Я держала в руках листок бумаги в клеточку — я обнаружила его внезапно под горшком с расцветающим темно-сиреневым гиацинтом, который киснул у меня на подоконнике с декабря прошлого года.
«Спасибо. Еще раз спасибо. Если доведется снова встретиться, буду благодарить Господа до самой смерти. Альберт».
— Что случилось, Мурзилка?
— Ничего особенного, папа.
— Ты одна?
— Разумеется.
— Странно. Мне показалось, будто я услышал голос…
— Чей?
— Трудно сказать. — Отец замялся. — Очень знакомый, хотя, кажется, я никогда его не слышал. Черт побери, в моем возрасте уже нельзя отдаваться с такой страстью чарам мадам Сорокаградусной.
Отец нервно хихикнул.
— Что сказал этот голос, папа? — с неожиданным любопытством спросила я.
— Мурзик, грешно смеяться над старым алкашом, тем более, если он твой родной…
— Папа, что он сказал? — настаивала я.
— Гм… Он сказал: я тебя люблю. Больше я ничего не разобрал. Все это чушь собачья, Мурзик. А ты ничего не слышала?
— Нет, — солгала я и вдруг почувствовала приятное головокружение. Дело в том, что эти три коротких слова пульсировали во всем моем существе вместе с кровью, заставляя ее циркулировать все быстрее и быстрее. Теперь перед глазами плыло, в ушах звенело на высокой ноте. Я выронила записку и ухватилась за край стола, чтобы не упасть.
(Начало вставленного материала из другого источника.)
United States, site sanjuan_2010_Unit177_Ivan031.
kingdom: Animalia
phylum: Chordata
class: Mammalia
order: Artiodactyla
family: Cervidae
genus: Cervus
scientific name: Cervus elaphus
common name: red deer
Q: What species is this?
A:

Голос отца показался далеким и незнакомым:
— Мурзик, дорогая, если потребуется помощь, только свистни. Я поговорю с деканом и еще кое с кем. Все будет в порядке, Мурзила. Ты слышишь меня?
— Да, папа. Конечно. До свидания.
Я положила трубку, медленно и пошатываясь побрела в комнату. Машинально включила приемник. Передавали «Так говорил Заратустра» Рихарда Штрауса. Я закрыла глаза и позволила скрипкам унести меня в трансцендентные дали. Незаметно я заснула.
…Я услыхала шаги в коридоре и открыла глаза. Прежде, чем я успела испугаться, знакомый голос сказал:
— Это я. Забыл отдать ключ. Извините.
Алик стоял в дверях. У него был виноватый и какой-то подавленный вид. Меня же внезапно охватила бурная радость.
— Я… Как хорошо, что вы вернулись.
— Серьезно? Вы это серьезно?
— Конечно. А где Зоя?
— Я посадил Зою в самолет. Валентина встретит ее в Магадане. Мой поезд уходит в одиннадцать тридцать. Разрешите побыть у вас?
— Ну конечно. Попьем чаю, поболтаем. Сейчас я поставлю чайник.
Я спустила ноги с тахты, намереваясь встать, но он сказал:
— Я уже заварил чай. Сейчас принесу сюда.
Он появился с подносом, полным сладостей и фруктов, придвинул к моей тахте журнальный столик, сам сел в кресло напротив.
— Что-то случилось? — спросила я.
— Почему вы так решили?
Он определенно избегал смотреть на меня.
— У вас… расстроенный вид.
— Все в прядке. Обойдется.
Он говорил таким тоном, словно пытался себя в этом убедить.
— Но, возможно, я чем-нибудь смогу помочь?
Он приподнял веки, и я увидела на какую-то долю секунды его глаза. Они были почти черными.
— Нет. Это лишь все запутает. Не надо.
— Что запутает?
— Есть такое, в чем человек обязан сам разбираться и ни в коем случае не впутывать других, тем более близких.